• Text provided:
★ ★ ★ ★ ★ ★ ★

Erica Sutherlin is making history as the first Black woman director at American Stage and is bringing together panels to discuss Amiri Baraka (right), the man behind the upcoming play ‘Dutchman.’
BY J.A. JONES, Staff Writer
ST PETERSBURG – It’s a Tuesday night at The Factory St. Pete and Erica Sutherlin, who is making “herstory” as the first Black woman director at American Stage, has brought together a panel to discuss Amiri Baraka, the man behind the upcoming play “Dutchman.”
The evening presentation, “Through the Lens: Amiri Baraka, the man behind the words,” is the first in a three-evening series of talks in the free “Beneath the Surface” conversations on the play.
Sutherlin is no stranger to firsts in St. Pete; she was the first Black theater and acting teacher at the Pinellas County Center for the Arts at Gibbs and the first Black person to direct a show at the St. Petersburg City Theatre.
Now, not only is she taking on the role of the first Black female director at American Stage, but she’s doing it while taking the audience into the world of Baraka’s incendiary 1964 Obie winning Best Play.
But she’s got a game plan for doing it.
“It’s 2022, and I’m the first woman of color to grace American Stage. So that just says that we have a lot of work in front of us,” acknowledged Sutherlin. She’s also recently taken on the position of director of community engagement at the theater and says she sees the work in front of her as a “unique and beautiful challenge.”

★ ★ ★ ★ ★ ★ ★

• Provided information:
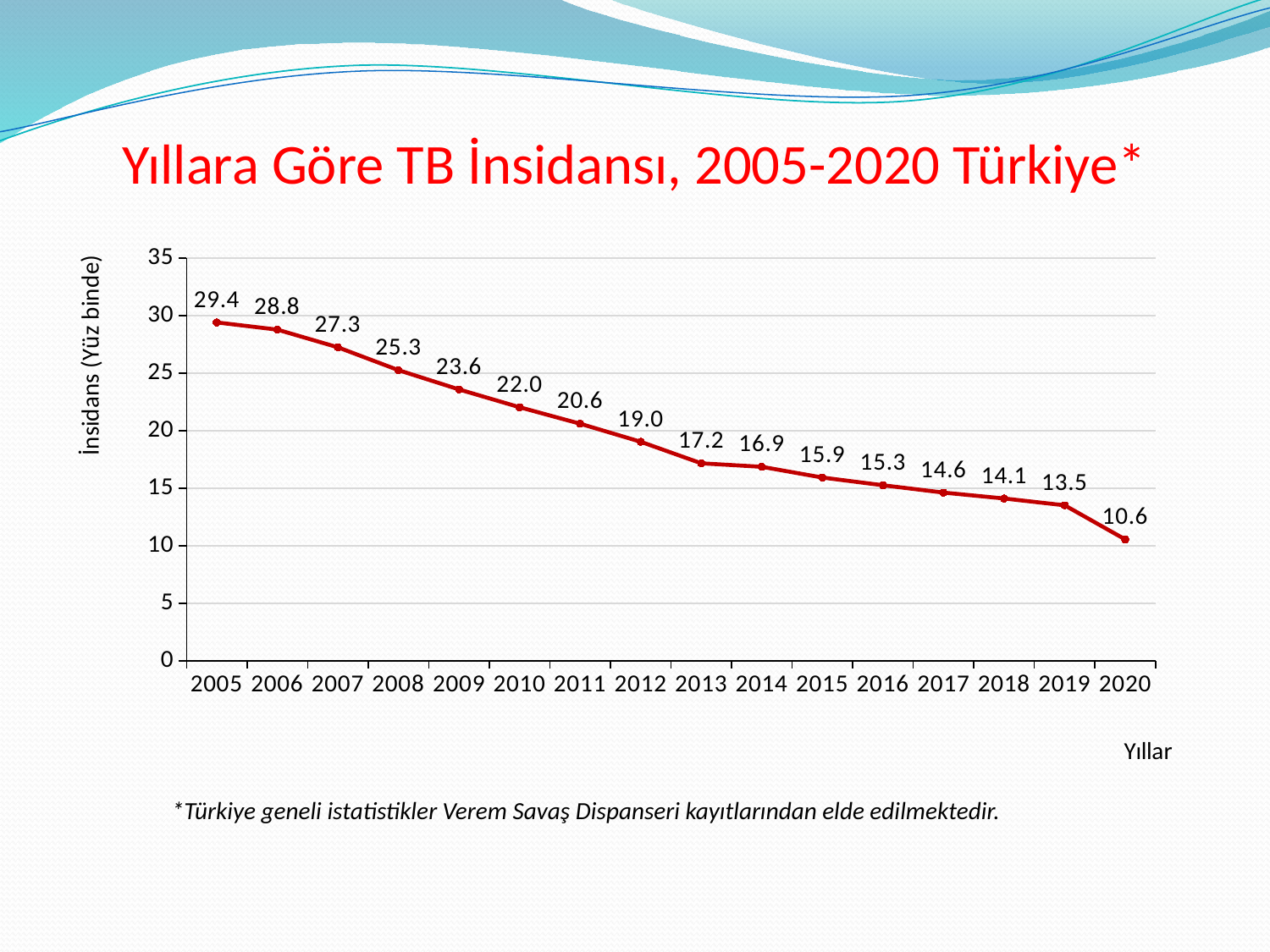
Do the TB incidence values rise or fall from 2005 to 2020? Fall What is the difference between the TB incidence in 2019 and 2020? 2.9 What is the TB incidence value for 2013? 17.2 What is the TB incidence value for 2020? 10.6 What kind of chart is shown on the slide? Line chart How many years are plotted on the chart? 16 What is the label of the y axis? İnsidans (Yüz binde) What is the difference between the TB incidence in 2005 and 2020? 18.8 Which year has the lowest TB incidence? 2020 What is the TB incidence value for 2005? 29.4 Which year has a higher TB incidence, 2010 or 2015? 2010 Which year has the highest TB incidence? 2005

★ ★ ★ ★ ★ ★ ★

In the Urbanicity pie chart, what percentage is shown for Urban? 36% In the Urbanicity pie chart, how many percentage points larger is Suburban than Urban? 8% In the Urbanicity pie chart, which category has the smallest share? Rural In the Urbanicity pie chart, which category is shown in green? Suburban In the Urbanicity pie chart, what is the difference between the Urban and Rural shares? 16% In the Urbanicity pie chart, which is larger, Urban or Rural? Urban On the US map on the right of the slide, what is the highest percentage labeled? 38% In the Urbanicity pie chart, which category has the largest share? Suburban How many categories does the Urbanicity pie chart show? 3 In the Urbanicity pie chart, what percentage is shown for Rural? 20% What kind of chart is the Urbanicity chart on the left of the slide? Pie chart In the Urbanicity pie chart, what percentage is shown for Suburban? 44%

★ ★ ★ ★ ★ ★ ★

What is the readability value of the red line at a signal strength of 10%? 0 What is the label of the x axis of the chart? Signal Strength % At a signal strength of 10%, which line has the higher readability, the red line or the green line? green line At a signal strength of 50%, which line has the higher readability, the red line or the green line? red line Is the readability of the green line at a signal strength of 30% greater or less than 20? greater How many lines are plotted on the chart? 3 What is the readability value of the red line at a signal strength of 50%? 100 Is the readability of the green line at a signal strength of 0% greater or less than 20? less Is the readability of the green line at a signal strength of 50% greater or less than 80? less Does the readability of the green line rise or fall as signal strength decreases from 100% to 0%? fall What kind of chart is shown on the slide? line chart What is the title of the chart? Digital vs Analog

★ ★ ★ ★ ★ ★ ★

• Task requirements:
**1)** In the article on Erica Sutherlin, what is the name of the free series of conversations on the play?
**2)** Repeat the part of the article on Erica Sutherlin from "Erica Sutherlin is" up to and including "on the play.".
**3)** Pick up the article on Erica Sutherlin after its last sentence and keep writing it.

• Task-by-task results:
**1)** "Beneath the Surface."

**2)**
Erica Sutherlin is making history as the first Black woman director at American Stage and is bringing together panels to discuss Amiri Baraka (right), the man behind the upcoming play ‘Dutchman.’
BY J.A. JONES, Staff Writer
ST PETERSBURG – It’s a Tuesday night at The Factory St. Pete and Erica Sutherlin, who is making “herstory” as the first Black woman director at American Stage, has brought together a panel to discuss Amiri Baraka, the man behind the upcoming play “Dutchman.”
The evening presentation, “Through the Lens: Amiri Baraka, the man behind the words,” is the first in a three-evening series of talks in the free “Beneath the Surface” conversations on the play.

**3)**
The community talkbacks are part of both her plan for preparing the way for “Dutchman’s” July 1 opening, as well as bringing the community together to engage in discussion on race in America.
“As a director, I’m excited to introduce Erica, the director to American Stage; they’ve seen Erica, the actors, the performer, but they’ve never had me as the director. So that’s exciting.”
The second evening, “The Forbidden Fruit: exploring the themes in Dutchman,” will be held Tuesday, June 14, at 7 p.m., at Allendale Methodist Church, 3803 Haines Rd. N, St. Petersburg, FL 33703.
“The Gorilla, the Ape, the Super-Predator: Black Men in America” is the final talk, and will be held at The Studio@620 on, Tuesday, June 21.
Baraka was still LeRoi Jones when he wrote “Dutchman” – and he was in the middle of divorcing his first wife, a Jewish woman named Hettie Jones, formerly Cohen, with whom he had two children, Kellie and Lisa. (Both daughters have gone on to become well-respected figures in contemporary art and literature, while their mother Hettie is an acclaimed poet.)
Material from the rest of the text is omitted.